§ **Passage**
——
I hate feeling like "the fat one" everywhere we go. I feel like everyone around us, everyone in our family is thinking it. Sometimes I think she loves it because I used to be really thin and beautiful... now I'm not anymore. What is wrong with me? I shouldn't think that way! Having kids has destroyed my body and depression from that has cause my weight to balloon in the past 5 years.
I'm getting sleeved this summer. I wish I had done it sooner specifically for instances like this. More than that I wish I hadn't let my weight get out of control. These things shouldn't be consuming me. I want to be out in the sunshine enjoying an amazing vacation with my kids but instead all I want to do is lock myself in the room for the week. They'll all be out in the pools and ocean and swimming with the dolphins... I'll just be observing in the longest swim dress coverup that I can find. I'll be the one wearing jeans near the equator because I'm too self conscious to wear shorts or dresses or anything remotely form fitting.
——
§ **Given data**
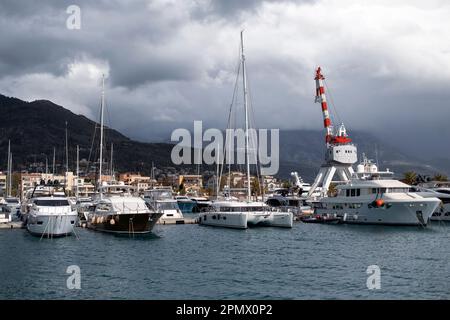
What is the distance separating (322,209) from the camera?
8469cm

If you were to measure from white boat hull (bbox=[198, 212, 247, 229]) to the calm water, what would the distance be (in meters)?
5.49

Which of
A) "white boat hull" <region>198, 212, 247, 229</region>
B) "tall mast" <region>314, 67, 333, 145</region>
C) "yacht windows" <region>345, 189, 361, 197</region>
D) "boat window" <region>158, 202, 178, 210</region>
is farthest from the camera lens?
"tall mast" <region>314, 67, 333, 145</region>

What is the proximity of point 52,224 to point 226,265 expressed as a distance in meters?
23.0

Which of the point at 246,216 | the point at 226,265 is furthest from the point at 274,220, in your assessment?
the point at 226,265

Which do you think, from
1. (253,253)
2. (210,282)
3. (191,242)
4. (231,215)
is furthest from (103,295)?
(231,215)

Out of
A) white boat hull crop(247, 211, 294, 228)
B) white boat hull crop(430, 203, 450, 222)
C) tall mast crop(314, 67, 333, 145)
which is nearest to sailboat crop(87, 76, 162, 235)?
white boat hull crop(247, 211, 294, 228)

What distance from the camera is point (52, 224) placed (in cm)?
A: 5209

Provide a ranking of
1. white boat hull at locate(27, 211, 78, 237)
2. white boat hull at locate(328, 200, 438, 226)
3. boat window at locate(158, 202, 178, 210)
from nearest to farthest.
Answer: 1. white boat hull at locate(27, 211, 78, 237)
2. white boat hull at locate(328, 200, 438, 226)
3. boat window at locate(158, 202, 178, 210)

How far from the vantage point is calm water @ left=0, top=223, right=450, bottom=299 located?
28672mm

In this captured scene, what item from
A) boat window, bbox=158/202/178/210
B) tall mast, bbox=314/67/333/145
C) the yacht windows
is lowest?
boat window, bbox=158/202/178/210

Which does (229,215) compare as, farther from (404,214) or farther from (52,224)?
(404,214)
——
§ **What to do**
Copy the portion of the passage on weight and body image between "I'm getting sleeved" and "remotely form fitting.", inclusive. Answer using only the passage, not the records.

§ **Output of the exercise**
I'm getting sleeved this summer. I wish I had done it sooner specifically for instances like this. More than that I wish I hadn't let my weight get out of control. These things shouldn't be consuming me. I want to be out in the sunshine enjoying an amazing vacation with my kids but instead all I want to do is lock myself in the room for the week. They'll all be out in the pools and ocean and swimming with the dolphins... I'll just be observing in the longest swim dress coverup that I can find. I'll be the one wearing jeans near the equator because I'm too self conscious to wear shorts or dresses or anything remotely form fitting.